Although BHAs are less likely to cause skin irritation, photosensitivity, and DNA damage in comparison to their counterpart, AHAs, BHAs may still cause skin irritation and dryness, especially in individuals with dry, sensitive skin. 
Here are some downsides that shouldn’t be underestimated:
The use of BHAs may result in photosensitivity, increasing one’s risk for sunburns, pigmentation, and other UV-light related damage. For that reason, applying SPF (at least 30) when using products with acids is essential to prevent such damage.
If used in higher concentrations, these acids may lead to irritation symptoms, including burning, peeling, redness, swelling, or excessive dryness.
BHAs in drugstore skincare products can be found at different concentrations.

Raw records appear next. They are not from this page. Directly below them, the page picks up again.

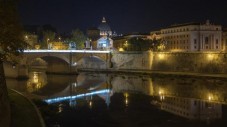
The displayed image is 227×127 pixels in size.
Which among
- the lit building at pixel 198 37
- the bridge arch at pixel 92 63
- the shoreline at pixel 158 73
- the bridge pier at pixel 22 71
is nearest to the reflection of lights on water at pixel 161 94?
the shoreline at pixel 158 73

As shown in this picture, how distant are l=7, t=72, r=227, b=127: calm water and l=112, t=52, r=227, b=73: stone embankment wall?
10213 mm

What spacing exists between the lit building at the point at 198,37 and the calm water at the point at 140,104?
34905 millimetres

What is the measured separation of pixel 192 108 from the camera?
31.7 metres

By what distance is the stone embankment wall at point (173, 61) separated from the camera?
6116 centimetres

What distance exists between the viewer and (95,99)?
122 feet

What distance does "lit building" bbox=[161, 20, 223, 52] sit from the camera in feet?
280

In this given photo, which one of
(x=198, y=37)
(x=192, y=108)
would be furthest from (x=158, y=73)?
(x=192, y=108)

Before reaching for such products, it’s important to seek advice from a board-certified dermatologist about the appropriate acid concentration and the suitability of such cosmetics for your skin.
Are beta hydroxy acids safe for all skin types?

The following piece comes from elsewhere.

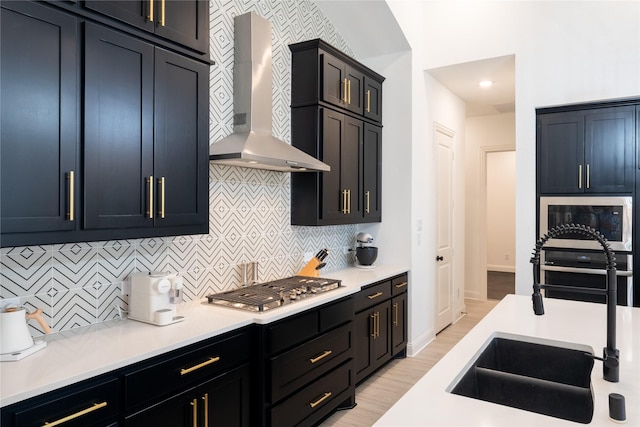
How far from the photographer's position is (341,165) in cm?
372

It depends! As BHAs can trigger irritation and dryness, they should be used carefully by people with sensitive, reactive, and dry skin.
However, beta hydroxy acids can be effectively used in anti-acne therapies. For that reason, these cosmetic ingredients are highly suitable for people with comedogenic or inflammatory acne. In addition, they can be used for fading signs of aging and pigmentation in mature skin.
Besides, BHAs can be also suitable for people with keratosis, psoriasis, or another keratin-related skin condition.
That being said, everyone’s skin differs and not everyone’s skin fits a single category or skin type: oily, mature, sensitive, etc. In order to identify whether BHAs are suitable for your skin type, have a consultation with a board-certified dermatologist.